When I miswrite the Excel sheet, I have to go investigate the Excel file, but I wrote a small helper to help for that with rlang::arg_match()
that gives helpful error message.
Also, would it be possible to rename the path
argument to file
, just like in readr, and .name_repair
to name_repair
since all other arguments in read_excel()
don't start with .
.
Thanks
library(readxl)
read_excel(readxl_example("datasets.xlsx"), sheet = "iris2")
#> Error: Sheet 'iris2' not found
# Helper with consistency with readr
read_excel_check <- function(file, sheet = NULL, name_repair = "unique") {
if (!is.null(sheet) && rlang::is_string(sheet)) {
all_sheets <- readxl::excel_sheets(path = path)
rlang::arg_match(sheet, all_sheets)
}
read_excel(
path = file,
sheet = sheet,
.name_repair = name_repair
)
}
read_excel_check(
readxl_example("datasets.xlsx"),
sheet = "iris2",
name_repair = "universal"
)
#> Error in `read_excel_check()`:
#> ! `sheet` must be one of "iris", "mtcars", "chickwts", or "quakes", not
#> "iris2".
#> ℹ Did you mean "iris"?
Created on 2023-04-14 with reprex v2.0.2
Edit: This addition is costly in terms of performance.
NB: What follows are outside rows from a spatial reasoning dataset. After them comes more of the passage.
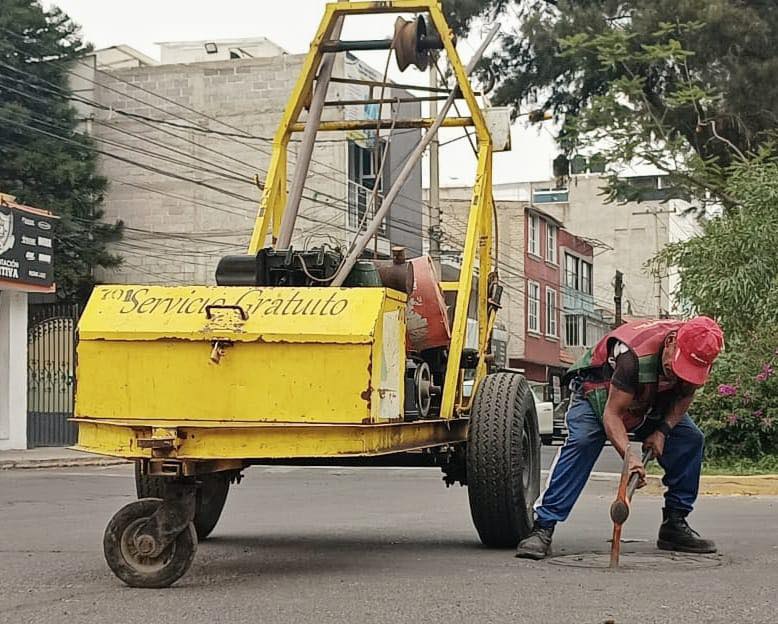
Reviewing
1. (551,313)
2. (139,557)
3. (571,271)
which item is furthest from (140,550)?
(571,271)

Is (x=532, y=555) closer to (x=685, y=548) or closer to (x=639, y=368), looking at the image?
(x=685, y=548)

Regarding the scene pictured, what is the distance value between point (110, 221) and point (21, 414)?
11.2 metres

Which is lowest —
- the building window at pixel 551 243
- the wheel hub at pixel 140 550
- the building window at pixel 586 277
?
the wheel hub at pixel 140 550

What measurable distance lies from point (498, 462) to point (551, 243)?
170 ft

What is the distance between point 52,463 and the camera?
67.9 feet

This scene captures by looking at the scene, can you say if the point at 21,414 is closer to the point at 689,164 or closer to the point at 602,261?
the point at 689,164

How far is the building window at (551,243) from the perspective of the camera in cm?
5801

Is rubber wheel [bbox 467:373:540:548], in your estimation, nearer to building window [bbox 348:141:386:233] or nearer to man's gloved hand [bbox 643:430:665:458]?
man's gloved hand [bbox 643:430:665:458]

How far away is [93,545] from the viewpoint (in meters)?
8.35

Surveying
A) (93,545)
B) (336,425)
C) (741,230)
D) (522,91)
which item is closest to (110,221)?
(522,91)

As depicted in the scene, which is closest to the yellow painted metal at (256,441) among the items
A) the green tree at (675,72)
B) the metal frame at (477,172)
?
the metal frame at (477,172)

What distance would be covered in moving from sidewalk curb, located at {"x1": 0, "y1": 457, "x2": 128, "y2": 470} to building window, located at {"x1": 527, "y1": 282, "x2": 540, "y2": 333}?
35.4 meters

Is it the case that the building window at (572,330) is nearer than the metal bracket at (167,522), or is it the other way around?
the metal bracket at (167,522)

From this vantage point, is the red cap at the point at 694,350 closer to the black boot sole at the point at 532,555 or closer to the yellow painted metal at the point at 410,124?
the black boot sole at the point at 532,555
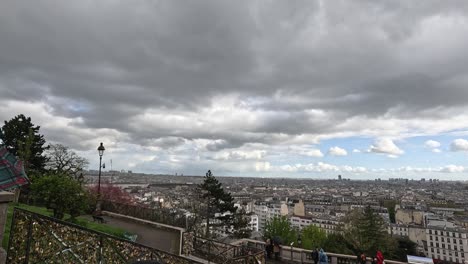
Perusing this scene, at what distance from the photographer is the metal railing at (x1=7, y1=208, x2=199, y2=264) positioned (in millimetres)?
4566

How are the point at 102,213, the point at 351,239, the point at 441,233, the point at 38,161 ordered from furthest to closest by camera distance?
1. the point at 441,233
2. the point at 351,239
3. the point at 38,161
4. the point at 102,213

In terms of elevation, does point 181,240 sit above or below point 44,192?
below

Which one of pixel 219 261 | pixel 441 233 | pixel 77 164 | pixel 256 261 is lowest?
pixel 441 233

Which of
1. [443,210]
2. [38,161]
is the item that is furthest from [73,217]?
[443,210]

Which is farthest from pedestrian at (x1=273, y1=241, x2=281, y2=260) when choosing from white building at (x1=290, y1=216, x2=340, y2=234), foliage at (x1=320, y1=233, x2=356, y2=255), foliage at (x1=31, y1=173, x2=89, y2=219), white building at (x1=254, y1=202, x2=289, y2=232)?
white building at (x1=254, y1=202, x2=289, y2=232)

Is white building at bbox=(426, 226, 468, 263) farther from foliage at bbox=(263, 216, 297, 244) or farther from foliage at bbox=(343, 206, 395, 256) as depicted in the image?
foliage at bbox=(263, 216, 297, 244)

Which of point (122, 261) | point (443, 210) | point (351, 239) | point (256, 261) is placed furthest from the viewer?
point (443, 210)

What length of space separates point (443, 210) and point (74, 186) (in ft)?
581

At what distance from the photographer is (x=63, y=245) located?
480cm

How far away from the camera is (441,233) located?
90.8m

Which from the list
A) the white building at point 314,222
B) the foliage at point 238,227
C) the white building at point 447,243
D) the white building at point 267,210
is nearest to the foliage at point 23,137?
the foliage at point 238,227

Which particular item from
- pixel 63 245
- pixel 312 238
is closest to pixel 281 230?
pixel 312 238

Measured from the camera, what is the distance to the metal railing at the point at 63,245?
180 inches

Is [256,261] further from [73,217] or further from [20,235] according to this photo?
[73,217]
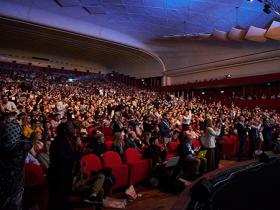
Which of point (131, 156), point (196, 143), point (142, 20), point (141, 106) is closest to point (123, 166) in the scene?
point (131, 156)

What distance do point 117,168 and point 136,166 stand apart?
1.43 feet

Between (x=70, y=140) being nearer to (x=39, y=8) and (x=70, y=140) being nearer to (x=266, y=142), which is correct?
(x=266, y=142)

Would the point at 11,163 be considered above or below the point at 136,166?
above

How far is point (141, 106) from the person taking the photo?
10.8 meters

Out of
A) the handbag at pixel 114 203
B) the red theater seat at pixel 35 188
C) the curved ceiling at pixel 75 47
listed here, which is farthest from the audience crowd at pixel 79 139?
the curved ceiling at pixel 75 47

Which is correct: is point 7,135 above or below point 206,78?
below

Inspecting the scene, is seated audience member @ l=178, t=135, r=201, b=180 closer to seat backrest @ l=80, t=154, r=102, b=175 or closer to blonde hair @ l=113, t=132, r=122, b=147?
blonde hair @ l=113, t=132, r=122, b=147

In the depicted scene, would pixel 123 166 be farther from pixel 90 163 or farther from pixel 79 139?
pixel 79 139

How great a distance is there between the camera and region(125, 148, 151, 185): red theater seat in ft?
14.4

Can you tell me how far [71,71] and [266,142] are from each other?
18491 millimetres

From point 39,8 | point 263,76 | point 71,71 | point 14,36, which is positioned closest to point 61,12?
point 39,8

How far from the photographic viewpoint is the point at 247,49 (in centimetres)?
1644

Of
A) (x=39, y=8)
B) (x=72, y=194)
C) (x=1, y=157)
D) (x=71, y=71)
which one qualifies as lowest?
(x=72, y=194)

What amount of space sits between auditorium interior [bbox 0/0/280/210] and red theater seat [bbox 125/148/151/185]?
0.07 feet
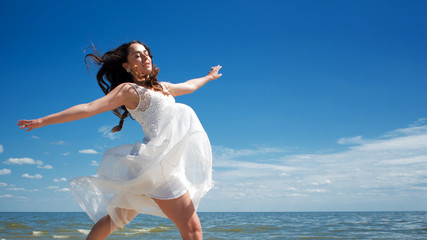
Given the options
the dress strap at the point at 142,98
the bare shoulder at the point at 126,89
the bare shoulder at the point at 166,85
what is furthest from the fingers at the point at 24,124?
the bare shoulder at the point at 166,85

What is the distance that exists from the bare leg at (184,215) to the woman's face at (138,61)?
3.29 feet

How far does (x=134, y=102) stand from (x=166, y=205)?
0.76m

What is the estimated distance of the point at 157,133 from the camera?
2.35 m

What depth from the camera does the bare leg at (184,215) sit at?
2.16 m

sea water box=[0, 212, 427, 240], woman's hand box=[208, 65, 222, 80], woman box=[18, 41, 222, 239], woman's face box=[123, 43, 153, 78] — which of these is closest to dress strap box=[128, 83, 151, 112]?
woman box=[18, 41, 222, 239]

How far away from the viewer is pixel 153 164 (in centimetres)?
218

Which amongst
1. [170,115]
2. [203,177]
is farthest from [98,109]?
[203,177]

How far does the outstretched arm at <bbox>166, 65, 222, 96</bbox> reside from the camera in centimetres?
295

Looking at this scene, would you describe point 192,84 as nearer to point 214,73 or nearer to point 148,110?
point 214,73

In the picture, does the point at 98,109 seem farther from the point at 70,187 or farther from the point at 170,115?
the point at 70,187

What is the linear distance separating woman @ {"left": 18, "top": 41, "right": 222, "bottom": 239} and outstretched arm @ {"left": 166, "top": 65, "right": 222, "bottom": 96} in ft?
0.96

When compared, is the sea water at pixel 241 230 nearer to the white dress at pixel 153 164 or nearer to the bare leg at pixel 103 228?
the bare leg at pixel 103 228

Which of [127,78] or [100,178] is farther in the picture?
[127,78]

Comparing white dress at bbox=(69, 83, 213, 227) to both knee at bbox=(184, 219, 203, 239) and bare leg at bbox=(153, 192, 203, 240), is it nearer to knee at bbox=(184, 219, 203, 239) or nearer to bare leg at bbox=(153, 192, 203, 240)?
bare leg at bbox=(153, 192, 203, 240)
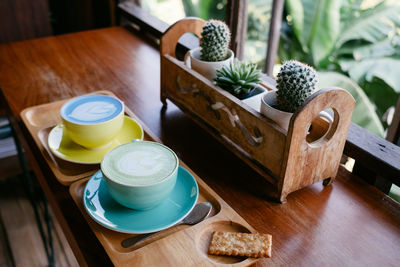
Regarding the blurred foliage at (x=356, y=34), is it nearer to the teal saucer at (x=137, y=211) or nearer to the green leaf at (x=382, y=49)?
the green leaf at (x=382, y=49)

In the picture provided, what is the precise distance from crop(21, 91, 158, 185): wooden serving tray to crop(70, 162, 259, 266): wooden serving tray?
86 mm

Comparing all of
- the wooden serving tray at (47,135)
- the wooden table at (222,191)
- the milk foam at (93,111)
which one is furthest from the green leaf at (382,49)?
the milk foam at (93,111)

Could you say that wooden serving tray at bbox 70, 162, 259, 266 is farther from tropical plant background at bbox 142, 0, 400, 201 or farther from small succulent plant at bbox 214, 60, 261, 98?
tropical plant background at bbox 142, 0, 400, 201

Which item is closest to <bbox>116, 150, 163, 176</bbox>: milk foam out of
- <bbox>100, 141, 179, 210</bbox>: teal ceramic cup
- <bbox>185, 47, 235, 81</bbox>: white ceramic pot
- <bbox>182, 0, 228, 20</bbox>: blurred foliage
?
<bbox>100, 141, 179, 210</bbox>: teal ceramic cup

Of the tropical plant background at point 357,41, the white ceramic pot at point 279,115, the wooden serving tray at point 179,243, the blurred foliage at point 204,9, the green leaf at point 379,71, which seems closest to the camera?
the wooden serving tray at point 179,243

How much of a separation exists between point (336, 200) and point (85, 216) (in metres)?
0.53

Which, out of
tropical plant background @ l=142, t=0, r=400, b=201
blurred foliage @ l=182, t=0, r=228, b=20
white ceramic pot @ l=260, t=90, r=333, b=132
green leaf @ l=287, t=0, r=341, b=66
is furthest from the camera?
blurred foliage @ l=182, t=0, r=228, b=20

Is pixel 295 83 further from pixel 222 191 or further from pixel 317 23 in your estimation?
pixel 317 23

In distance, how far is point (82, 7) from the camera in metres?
2.45

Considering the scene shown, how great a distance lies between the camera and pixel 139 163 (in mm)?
750

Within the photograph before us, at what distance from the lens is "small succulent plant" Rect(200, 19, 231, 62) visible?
0.99 m

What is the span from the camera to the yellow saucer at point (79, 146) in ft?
2.97

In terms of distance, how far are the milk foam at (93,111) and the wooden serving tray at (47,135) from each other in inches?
4.4

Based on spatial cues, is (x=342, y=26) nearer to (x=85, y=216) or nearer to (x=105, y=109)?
(x=105, y=109)
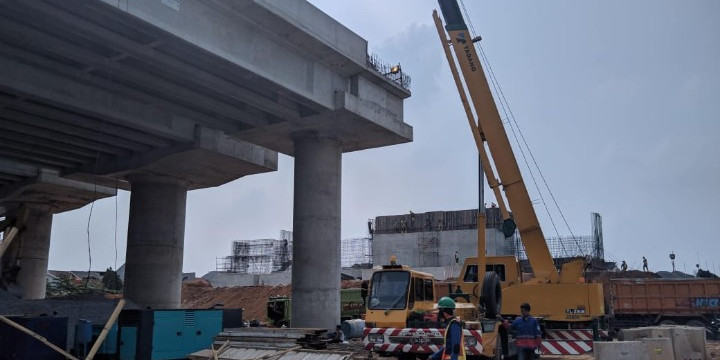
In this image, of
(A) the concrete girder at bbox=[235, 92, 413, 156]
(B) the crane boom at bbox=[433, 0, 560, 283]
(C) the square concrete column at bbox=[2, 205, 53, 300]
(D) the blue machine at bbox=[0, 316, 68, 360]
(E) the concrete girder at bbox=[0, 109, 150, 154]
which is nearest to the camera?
(D) the blue machine at bbox=[0, 316, 68, 360]

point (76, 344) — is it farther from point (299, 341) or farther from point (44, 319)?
point (299, 341)

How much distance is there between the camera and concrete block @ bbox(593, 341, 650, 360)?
1278 centimetres

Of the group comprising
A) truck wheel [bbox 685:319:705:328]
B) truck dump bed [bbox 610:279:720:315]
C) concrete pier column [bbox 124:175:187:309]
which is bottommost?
truck wheel [bbox 685:319:705:328]

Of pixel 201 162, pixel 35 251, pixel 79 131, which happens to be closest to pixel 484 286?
pixel 201 162

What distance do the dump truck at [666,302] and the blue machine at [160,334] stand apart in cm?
1823

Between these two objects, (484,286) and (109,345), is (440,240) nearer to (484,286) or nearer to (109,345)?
(484,286)

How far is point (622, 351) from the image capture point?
42.0 feet

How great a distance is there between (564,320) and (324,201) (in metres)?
8.77

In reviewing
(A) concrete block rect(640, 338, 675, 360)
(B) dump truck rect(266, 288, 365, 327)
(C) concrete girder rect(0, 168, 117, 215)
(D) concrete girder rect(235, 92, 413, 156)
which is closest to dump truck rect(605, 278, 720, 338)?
(A) concrete block rect(640, 338, 675, 360)

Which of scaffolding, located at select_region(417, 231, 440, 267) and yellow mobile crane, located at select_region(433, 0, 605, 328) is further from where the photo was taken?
scaffolding, located at select_region(417, 231, 440, 267)

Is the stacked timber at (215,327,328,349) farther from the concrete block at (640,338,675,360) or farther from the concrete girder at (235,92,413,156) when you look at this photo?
the concrete girder at (235,92,413,156)

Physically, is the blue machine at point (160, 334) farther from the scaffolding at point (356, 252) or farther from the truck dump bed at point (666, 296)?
the scaffolding at point (356, 252)

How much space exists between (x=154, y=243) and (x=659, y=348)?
20.0 metres

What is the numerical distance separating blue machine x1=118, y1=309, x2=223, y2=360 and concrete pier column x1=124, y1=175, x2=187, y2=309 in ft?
38.5
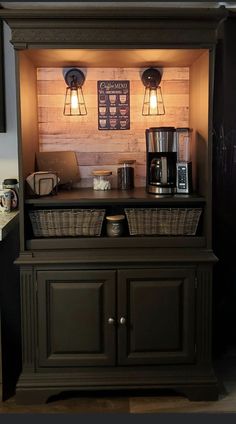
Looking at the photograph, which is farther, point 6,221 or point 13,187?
point 13,187

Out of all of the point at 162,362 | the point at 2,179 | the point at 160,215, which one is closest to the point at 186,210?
the point at 160,215

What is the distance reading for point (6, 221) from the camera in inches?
90.4

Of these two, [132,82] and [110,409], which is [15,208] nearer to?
[132,82]

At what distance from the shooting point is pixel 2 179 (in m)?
2.69

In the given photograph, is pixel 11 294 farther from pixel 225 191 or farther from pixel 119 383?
pixel 225 191

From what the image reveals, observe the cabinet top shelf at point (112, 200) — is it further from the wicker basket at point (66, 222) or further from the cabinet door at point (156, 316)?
the cabinet door at point (156, 316)

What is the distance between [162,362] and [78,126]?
134cm

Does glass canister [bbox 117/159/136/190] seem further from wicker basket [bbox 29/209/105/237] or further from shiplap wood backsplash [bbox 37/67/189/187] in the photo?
wicker basket [bbox 29/209/105/237]

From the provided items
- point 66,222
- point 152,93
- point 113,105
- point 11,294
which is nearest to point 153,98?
point 152,93

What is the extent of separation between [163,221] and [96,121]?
0.73 meters

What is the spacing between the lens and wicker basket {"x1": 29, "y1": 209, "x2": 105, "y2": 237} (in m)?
2.30

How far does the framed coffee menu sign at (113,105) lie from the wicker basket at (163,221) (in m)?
0.59

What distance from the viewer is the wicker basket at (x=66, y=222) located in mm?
2303

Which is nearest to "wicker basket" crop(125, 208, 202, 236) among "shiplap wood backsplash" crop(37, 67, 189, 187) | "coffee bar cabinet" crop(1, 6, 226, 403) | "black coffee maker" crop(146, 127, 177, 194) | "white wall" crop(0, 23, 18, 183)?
"coffee bar cabinet" crop(1, 6, 226, 403)
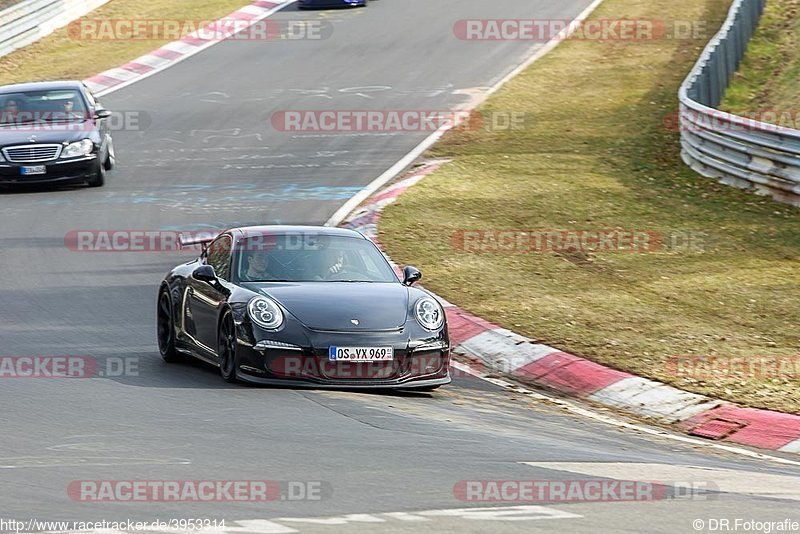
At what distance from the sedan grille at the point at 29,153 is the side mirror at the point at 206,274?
10556 millimetres

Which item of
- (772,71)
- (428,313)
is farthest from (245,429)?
(772,71)

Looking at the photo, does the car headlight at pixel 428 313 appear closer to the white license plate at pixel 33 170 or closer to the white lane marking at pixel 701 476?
the white lane marking at pixel 701 476

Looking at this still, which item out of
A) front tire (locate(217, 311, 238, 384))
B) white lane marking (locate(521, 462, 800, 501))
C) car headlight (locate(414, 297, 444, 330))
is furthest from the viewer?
car headlight (locate(414, 297, 444, 330))

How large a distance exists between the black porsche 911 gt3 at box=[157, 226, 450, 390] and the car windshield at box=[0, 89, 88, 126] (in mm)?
10914

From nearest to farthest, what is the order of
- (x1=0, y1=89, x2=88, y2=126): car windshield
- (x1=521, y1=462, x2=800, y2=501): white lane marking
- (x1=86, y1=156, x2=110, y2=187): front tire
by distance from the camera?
(x1=521, y1=462, x2=800, y2=501): white lane marking
(x1=86, y1=156, x2=110, y2=187): front tire
(x1=0, y1=89, x2=88, y2=126): car windshield

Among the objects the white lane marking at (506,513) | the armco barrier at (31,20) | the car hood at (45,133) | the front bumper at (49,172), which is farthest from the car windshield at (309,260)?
the armco barrier at (31,20)

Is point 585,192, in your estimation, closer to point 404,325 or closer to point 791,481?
point 404,325

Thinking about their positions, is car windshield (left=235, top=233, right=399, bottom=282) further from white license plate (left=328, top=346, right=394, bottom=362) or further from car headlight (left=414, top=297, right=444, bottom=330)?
white license plate (left=328, top=346, right=394, bottom=362)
For a small datasets, it increases computing time by ~30%, but it reduces when the data is larger, and only check is sheet
is not NULL
bench::mark(
x1 = read_excel(readxl_example("datasets.xlsx"), sheet = "iris"),
x2 = read_excel_check(readxl_example("datasets.xlsx"), sheet = "iris")
)
#> # A tibble: 2 × 6
#> expression min median `itr/sec` mem_alloc `gc/sec`
#> <bch:expr> <bch:tm> <bch:tm> <dbl> <bch:byt> <dbl>
#> 1 x1 81.3ms 86.1ms 11.3 1.01MB 2.27
#> 2 x2 110.1ms 112.1ms 8.53 227.62KB 0